Chairman of the Institute of Chartered Accountants in Ireland (ICAI), John Greely, yesterday welcomed assurances from EU internal markets commissioner Charlie McCreevy that he would not entertain any more "radical revision" of accounting standards.
Mr Greely was speaking at the close of the ICAI conference in Galway yesterday.
In an address given to the conference on Friday, Mr McCreevy said that existing reforms would yield benefits in a few years' time, but that he wouldn't pursue any more "revolutionary new standards" in the foreseeable future.
Mr Greely described the commissioner's commitment as "open minded". "The profession will welcome this commitment to a period of stability in the evolution of standards. The last two years alone have seen the introduction of a whole new suite of both accounting and auditing standards.

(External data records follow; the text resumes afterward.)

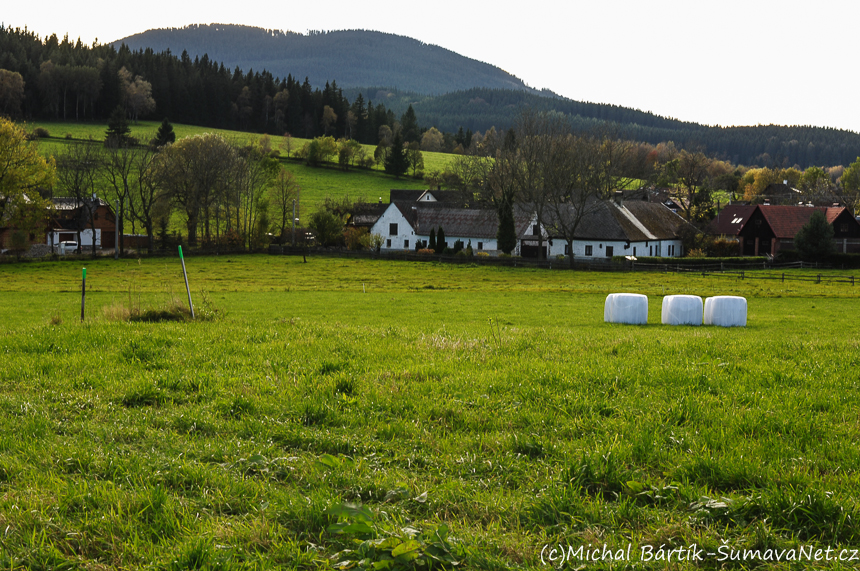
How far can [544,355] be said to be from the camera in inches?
355

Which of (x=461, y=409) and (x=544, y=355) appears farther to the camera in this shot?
(x=544, y=355)

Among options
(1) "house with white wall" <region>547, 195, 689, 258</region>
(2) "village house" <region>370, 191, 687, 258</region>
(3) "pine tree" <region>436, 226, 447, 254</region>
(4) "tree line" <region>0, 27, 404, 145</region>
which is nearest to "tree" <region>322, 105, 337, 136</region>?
(4) "tree line" <region>0, 27, 404, 145</region>

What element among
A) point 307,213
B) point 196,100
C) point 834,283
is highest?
point 196,100

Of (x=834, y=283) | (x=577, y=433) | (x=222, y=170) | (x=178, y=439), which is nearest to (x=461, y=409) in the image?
(x=577, y=433)

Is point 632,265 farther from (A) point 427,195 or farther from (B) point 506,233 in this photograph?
(A) point 427,195

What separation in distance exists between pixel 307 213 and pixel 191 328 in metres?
91.7

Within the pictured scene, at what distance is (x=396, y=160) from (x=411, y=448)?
5359 inches

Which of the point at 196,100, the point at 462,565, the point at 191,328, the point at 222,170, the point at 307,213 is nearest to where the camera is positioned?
the point at 462,565

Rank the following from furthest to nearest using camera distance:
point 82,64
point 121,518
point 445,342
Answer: point 82,64, point 445,342, point 121,518

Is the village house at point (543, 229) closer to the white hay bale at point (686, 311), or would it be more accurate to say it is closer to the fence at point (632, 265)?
the fence at point (632, 265)

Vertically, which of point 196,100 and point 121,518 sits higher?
point 196,100

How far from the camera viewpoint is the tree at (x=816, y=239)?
7056cm

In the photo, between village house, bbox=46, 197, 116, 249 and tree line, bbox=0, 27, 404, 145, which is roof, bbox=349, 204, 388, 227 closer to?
village house, bbox=46, 197, 116, 249

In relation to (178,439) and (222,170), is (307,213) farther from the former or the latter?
→ (178,439)
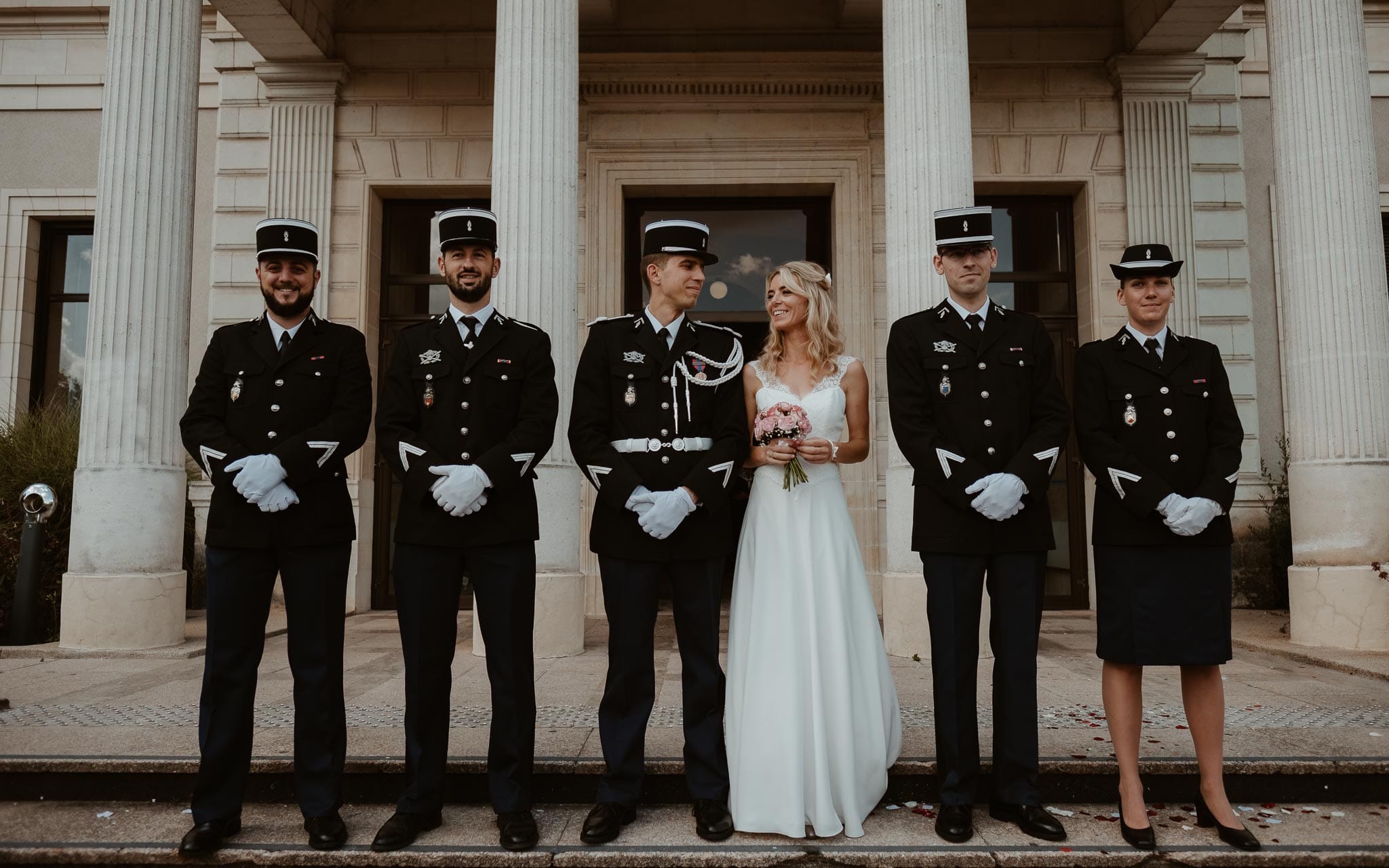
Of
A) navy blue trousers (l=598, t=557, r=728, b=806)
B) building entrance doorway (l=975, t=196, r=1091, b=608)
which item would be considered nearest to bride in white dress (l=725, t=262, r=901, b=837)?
navy blue trousers (l=598, t=557, r=728, b=806)

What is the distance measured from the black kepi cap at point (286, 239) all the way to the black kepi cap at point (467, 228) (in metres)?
0.55

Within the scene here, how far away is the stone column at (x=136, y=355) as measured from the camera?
779 centimetres

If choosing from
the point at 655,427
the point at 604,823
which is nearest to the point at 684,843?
the point at 604,823

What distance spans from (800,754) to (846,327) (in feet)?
24.8

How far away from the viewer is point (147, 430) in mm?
7965

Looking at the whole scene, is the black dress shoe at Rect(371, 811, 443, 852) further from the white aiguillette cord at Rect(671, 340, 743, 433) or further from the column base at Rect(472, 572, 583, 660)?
the column base at Rect(472, 572, 583, 660)

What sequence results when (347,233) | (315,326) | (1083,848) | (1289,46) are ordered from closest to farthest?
(1083,848) → (315,326) → (1289,46) → (347,233)

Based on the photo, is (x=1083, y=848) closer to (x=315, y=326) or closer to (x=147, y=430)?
(x=315, y=326)

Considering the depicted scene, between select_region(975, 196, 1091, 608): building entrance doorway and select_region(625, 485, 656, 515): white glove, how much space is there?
334 inches

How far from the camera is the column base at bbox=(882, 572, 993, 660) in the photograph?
24.1 feet

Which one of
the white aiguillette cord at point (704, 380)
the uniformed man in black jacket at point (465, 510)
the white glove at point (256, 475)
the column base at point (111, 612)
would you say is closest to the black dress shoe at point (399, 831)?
the uniformed man in black jacket at point (465, 510)

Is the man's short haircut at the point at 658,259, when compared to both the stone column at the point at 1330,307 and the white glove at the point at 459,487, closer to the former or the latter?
the white glove at the point at 459,487

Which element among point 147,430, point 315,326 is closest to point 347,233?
point 147,430

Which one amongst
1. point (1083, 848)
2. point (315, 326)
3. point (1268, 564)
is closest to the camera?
point (1083, 848)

We clearly need time to see these standards bed down."
In recent years Mr McCreevy's directorate general for the internal market has brought forward regulations to improve and harmonise the regulation of accounting and auditing across the EU, measures which have drawn criticism from bodies from the accountancy profession.
Mr Greely said accountancy firms were subject to an unfair regulatory burden and said that increasing this burden was not the right response to financial scandals. "His preparedness to assess whether some of the regulatory changes in recent years meet a reasonable cost-benefit analysis is an important yardstick which regulators should bear in mind."